También detesto el tecnopor por las razones correctas: he leído que ciertas especies marinas —en especial las tortugas— lo confunden con alimento y luego no solo tienen una falsa sensación de saciedad que les impide comer de nuevo, sino que ni siquiera pueden bajar a sus dominios porque quedan convertidas en flotadores vivientes. El dato me causa remordimiento: los chicos de mi generación aprendíamos a nadar en el mar con tablas de tecnopor crudo, no recubiertas, y no era raro que algunas se rompieran en la orilla.
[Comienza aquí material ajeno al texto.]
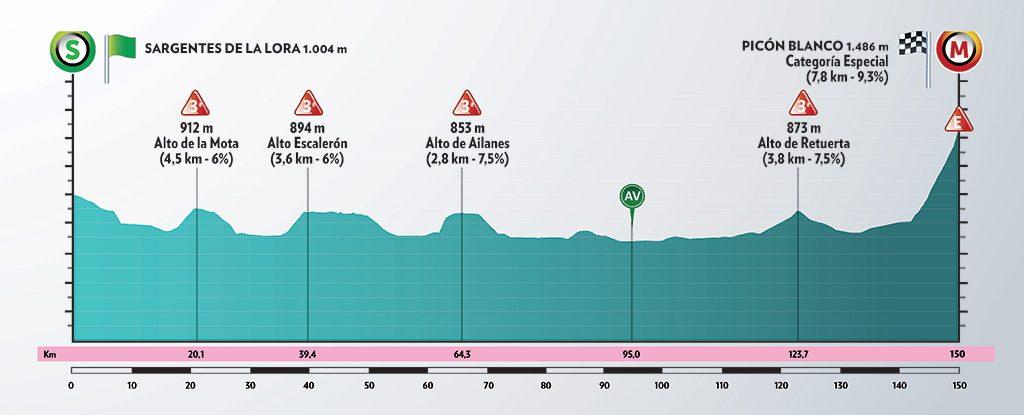 Vuelta a Burgos 2020. Etapa 3: Sargentes de La Lora - Picón Blanco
En ese tiempo nadie hablaba de crisis ambiental y uno podía esperar que el oleaje se llevara los pedazos rotos sin que importara mucho adónde. Por causa del tecnopor soy un penitente tardío. A manera de autoinculpación debo decir que no soy el único. Millones de peruanos entramos cada día a la cadena autodestruciva a través del producto estrella del paladar nacional: el pollo a la brasa. En la patria del ceviche, cada mes se consumen seis millones de estos pollos. Buena parte, la que se entrega por delivery, va en cajas de tecnopor que luego echamos a la basura sin el menor escrúpulo ambiental. En 2011 nos limpiamos un poco la conciencia cuando los responsables de Mistura —la feria gastronómica más importante de América Latina— prohibió a sus expositores usar cajas o vajilla de ese material. Pero Mistura ocurre solo una vez al año y para cada nueva edición ya hemos consumido tantos pollos como para saciar siete veces a todos los habitantes de Lima. Somos lo que comemos, pero más lo que tiramos.